**Task brief**
Repeat the full listing that follows, word for word.

**Dataset excerpt**
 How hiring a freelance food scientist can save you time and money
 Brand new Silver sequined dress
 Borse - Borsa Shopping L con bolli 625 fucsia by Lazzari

**Expected answer**
 How hiring a freelance food scientist can save you time and money
 Brand new Silver sequined dress
 Borse - Borsa Shopping L con bolli 625 fucsia by Lazzari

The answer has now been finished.